The possible deal also hit a hitch as the buyers found Li's price "excessively overvalued", the source added. "It is like a replay of the ParknShop [deal]. The buyers would only end up massively overpaying for assets with no essential upside and no managerial control," the source said.

In 2013, Li scrapped a plan to sell ParknShop, which owns a chain of 345 supermarkets on the mainland, Hong Kong and Macau, after potential buyers appeared to be put off by the US$3 billion to US$4 billion price tag. Eventually, Singapore's Temasek Holdings bought almost a quarter of AS Watson Group, which owned ParknShop.
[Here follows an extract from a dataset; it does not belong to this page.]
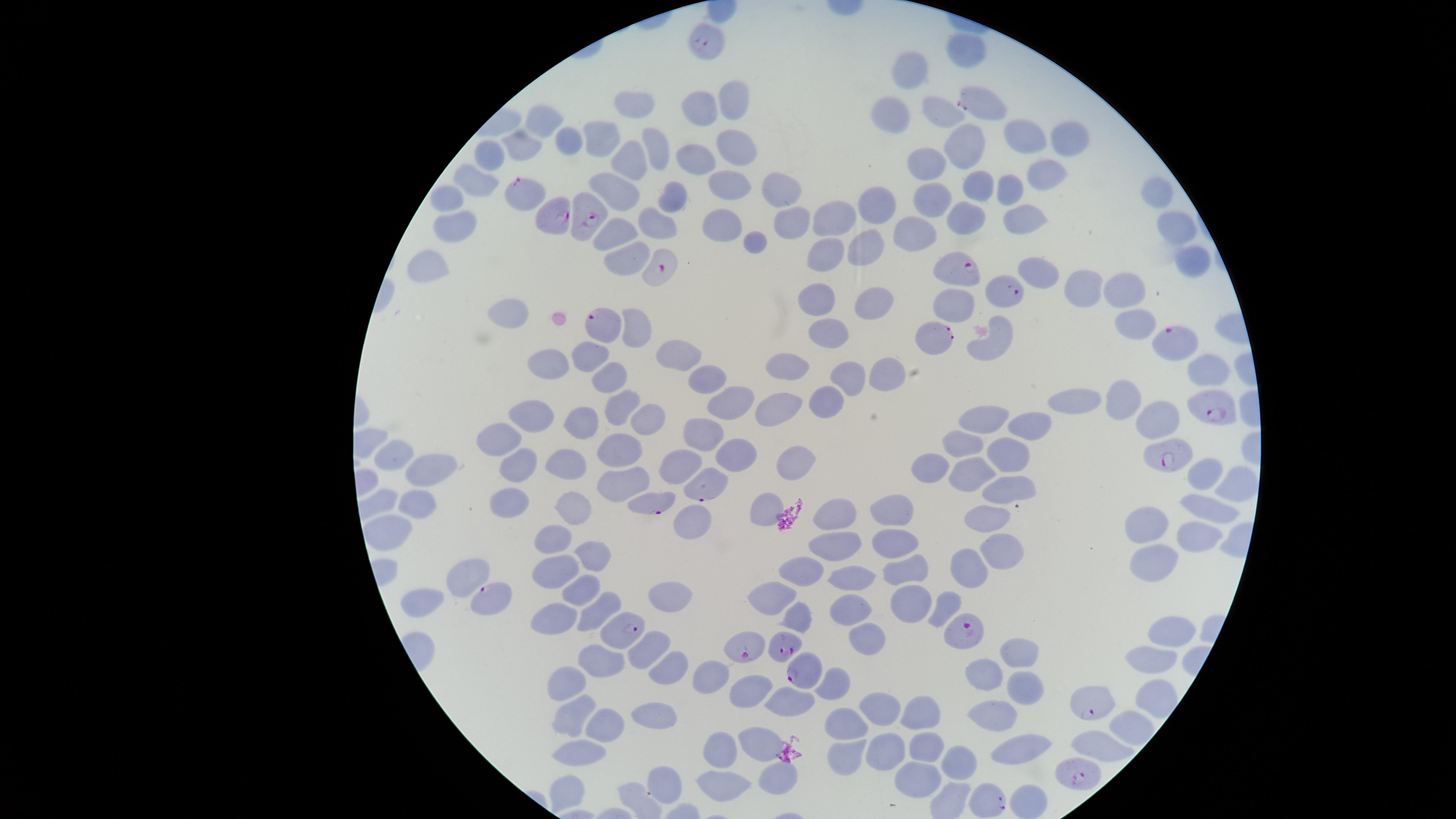
Approximate marker points as {x, y} in pixels. Uninfected RBCs: {966, 45}, {912, 68}, {733, 96}, {635, 103}, {700, 103}, {935, 107}, {894, 112}, {544, 116}, {1023, 134}, {1071, 139}, {608, 140}, {572, 143}, {528, 144}, {657, 145}, {732, 145}, {965, 145}, {491, 155}, {630, 158}, {692, 159}, {927, 165}, {1044, 169}, {728, 179}, {477, 181}, {981, 185}, {1160, 187}, {619, 188}, {780, 188}, {1011, 190}, {935, 193}, {449, 196}, {674, 198}, {877, 203}, {1022, 214}, {964, 216}, {834, 217}, {794, 220}, {723, 224}, {654, 225}, {455, 226}, {914, 227}, {1176, 227}, {617, 229}, {755, 240}, {862, 245}, {825, 253}, {630, 261}, {1189, 262}, {426, 264}, {1037, 270}, {1072, 284}, {1121, 286}, {870, 297}, {820, 298}, {950, 298}, {503, 313}, {1137, 322}, {637, 332}, {829, 332}, {991, 341}, {675, 351}, {588, 355}, {553, 365}, {1208, 366}, {889, 373}, {604, 375}, {793, 375}, {710, 381}, {852, 381}, {1121, 399}, {1078, 402}, {620, 403}, {831, 403}, {732, 405}, {782, 409}, {991, 409}, {648, 411}, {588, 415}, {536, 416}, {1154, 419}, {1028, 421}, {699, 429}, {499, 437}, {965, 441}, {1004, 446}, {737, 452}, {614, 454}, {398, 456}, {681, 459}, {788, 461}, {932, 464}, {514, 468}, {567, 468}, {432, 470}, {1205, 471}, {974, 472}, {627, 479}, {1232, 485}, {1011, 486}, {511, 501}, {901, 504}, {414, 505}, {573, 506}, {761, 508}, {1204, 508}, {992, 513}, {834, 516}, {690, 520}, {1148, 522}, {389, 528}, {555, 532}, {1193, 536}, {829, 538}, {889, 540}, {595, 545}, {1002, 554}, {1155, 561}, {554, 564}, {801, 570}, {903, 572}, {968, 572}, {464, 577}, {855, 579}, {583, 584}, {667, 593}, {769, 593}, {418, 597}, {913, 597}, {948, 603}, {557, 613}, {590, 613}, {794, 613}, {846, 613}, {1169, 629}, {863, 645}, {1016, 647}, {649, 649}, {1154, 654}, {603, 655}, {668, 669}, {704, 674}, {987, 674}, {560, 679}, {1023, 680}, {837, 682}, {745, 693}, {789, 698}, {575, 708}, {881, 708}, {920, 712}, {995, 715}, {655, 716}, {603, 719}, {1125, 724}, {845, 726}, {760, 735}, {1098, 744}, {927, 747}, {887, 750}, {719, 751}, {1019, 752}, {577, 754}, {848, 758}, {958, 760}, {777, 774}, {664, 778}, {569, 779}, {915, 780}, {720, 782}. Parasitized RBCs: {706, 43}, {983, 104}, {529, 193}, {554, 218}, {592, 218}, {662, 267}, {954, 269}, {1001, 294}, {603, 322}, {932, 337}, {1170, 338}, {1214, 409}, {1161, 456}, {703, 483}, {654, 503}, {489, 599}, {622, 632}, {970, 633}, {783, 644}, {744, 645}, {801, 674}, {1083, 704}, {1081, 779}, {987, 800}. Giemsa stain. Species: Plasmodium falciparum. Presence: malaria parasites seen. Smartphone photograph through the microscope eyepiece. Image is 1456×819 pixels. Thin smear of blood. Single field of view. The visible region is circular.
Known as "superman" in the city, Li has been buying assets from Canada to Europe, stoking talk that he is shifting or transferring assets out of Hong Kong and mainland China. He has denied he is leaving.

Hutchison holds an 80 per cent stake in HPH, the world's largest container port operator by throughput with a foothold in 52 ports in 26 countries.
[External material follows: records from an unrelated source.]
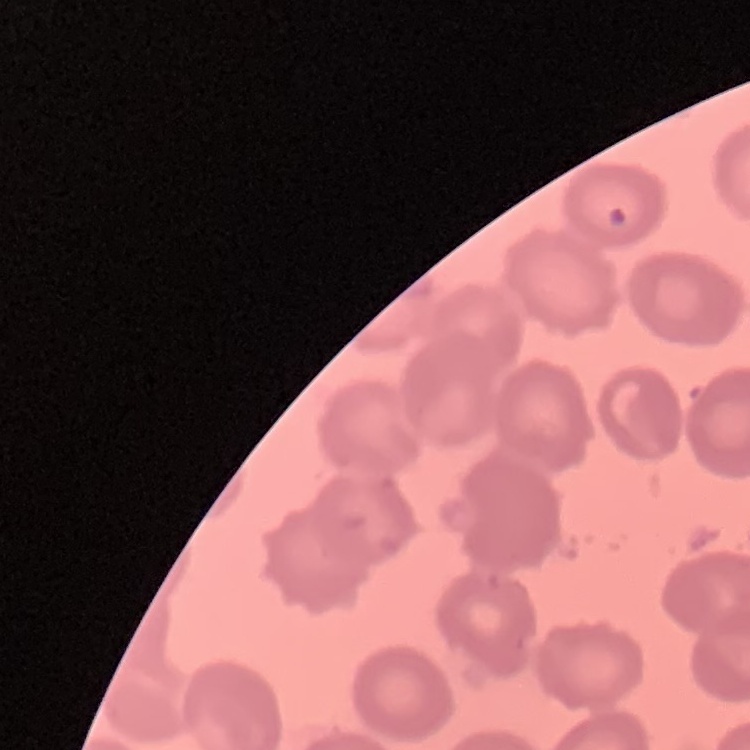

Summary:
  - Erythrocyte morphology: no rouleaux formation
  - Preparation: thin blood smear
  - Image type: square crop of a larger photomicrograph
  - Stain: Field's or Giemsa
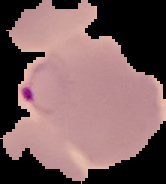 Image is 166×184 pixels. From a thin blood film. The area outside the segmented cell region is set to black. Malaria status: parasitized.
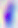

Summary:
  - Magnification: 400x
  - Identification: Toxoplasma gondii
  - Modality: photomicrograph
Classify this cell by malaria status.
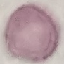

It is uninfected.

image type = automatically extracted cell patch, resized to 64 × 64 pixels
stain = Giemsa
capture = smartphone camera at the microscope eyepiece
preparation = thin smear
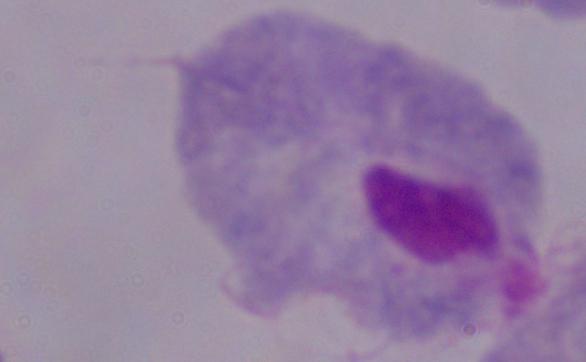
modality = micrograph
magnification = 1000x
identification = trichomonad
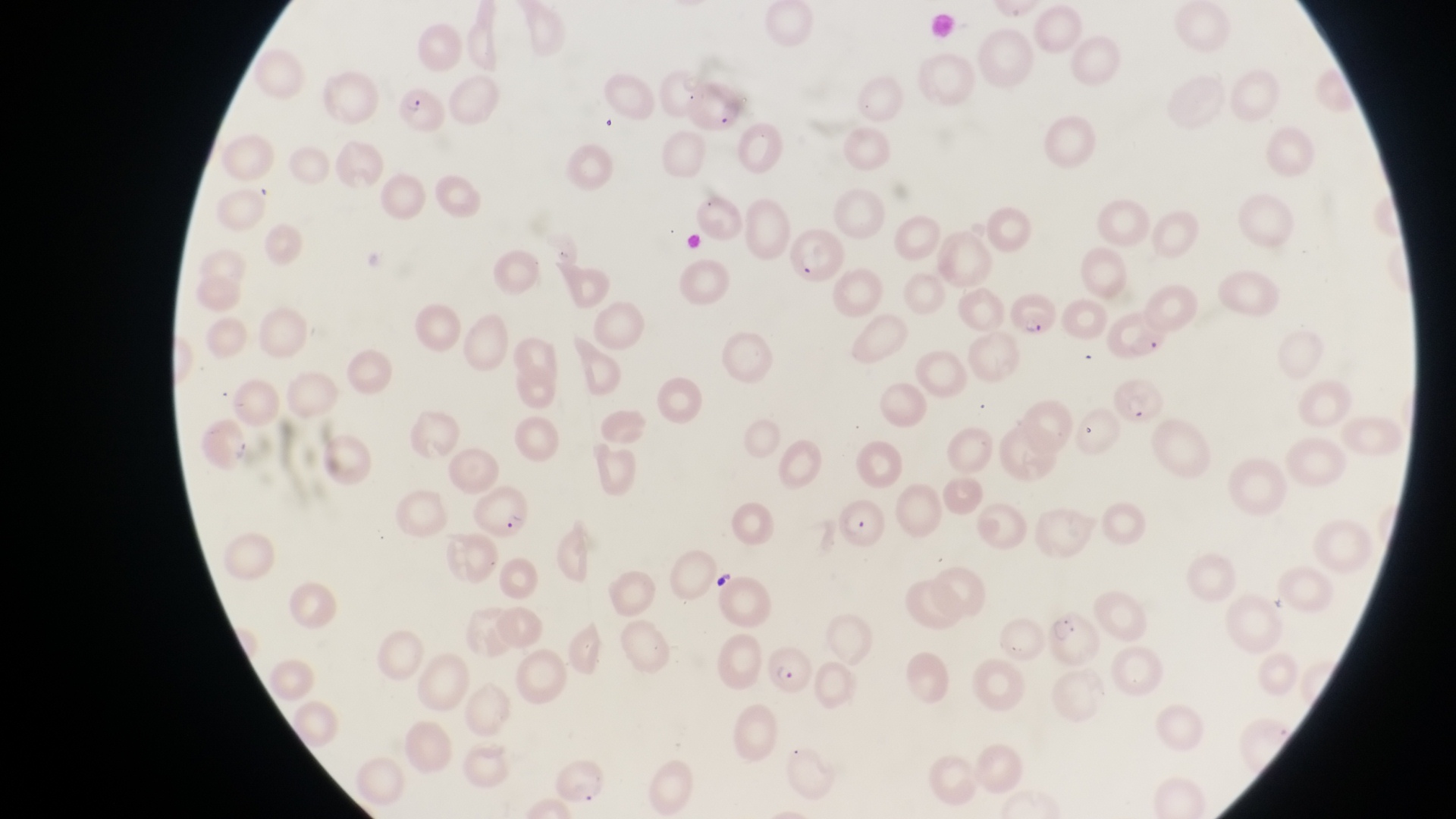

Approximate bounding boxes as {left, top, right, bottom} in pixels.
Summary:
  - Parasitised red blood cell locations: {789, 228, 844, 289}, {1012, 285, 1062, 340}, {1109, 370, 1165, 429}, {473, 482, 534, 542}, {830, 495, 883, 550}, {1050, 605, 1102, 666}, {764, 642, 814, 697}, {549, 756, 607, 814}
  - Preparation: thin blood film
  - Country: Uganda
  - Image size: 1456×819 pixels
  - Magnification: 1000x
  - Capture: smartphone photograph through the eyepiece of an Olympus CX-23 microscope
  - Field of view: single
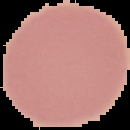
{
  "image_size": "130×130 pixels",
  "image_type": "segmented cell region on a black background",
  "preparation": "thin blood film",
  "result": "no Plasmodium parasites detected"
}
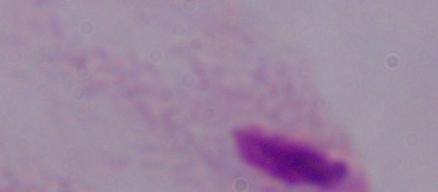
Summary:
  - Modality: photomicrograph
  - Identification: trichomonad
  - Magnification: 1000x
Report the malaria status of this cell.
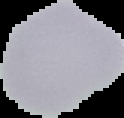

Uninfected.

Summary:
  - Image size: 124×118 pixels
  - Image type: segmented cell region with the area outside set to black
  - Preparation: thin blood smear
Neil Davidson, a senior port and terminals analyst at British maritime consultancy Drewry, said the prevailing market price for port assets after the 2008 global financial crisis stood at 10 to 12 times earnings before interest, tax, depreciation and amortisation (ebitda). "During the 2005 to 2007 market peak, it was 20 to 25 times, which now seems extraordinary," he said.

The port business, including HPH and HPH Trust, a Singapore-listed business trust that holds container ports in southern China, generated HK$11.45 billion in ebitda in 2013, putting the HK$150 billion to HK$160 billion price Asia's richest man is asking for at 26 to 28 times ebitda.

By comparison, Hutchison sold a 20 per cent stake to Singapore's PSA International in 2006 for HK$34 billion, equivalent to 17 times earnings before interest and tax.

When contacted by the South China Morning Post about the talks with the mainland companies, Hutchison said: "The market rumour is unfounded."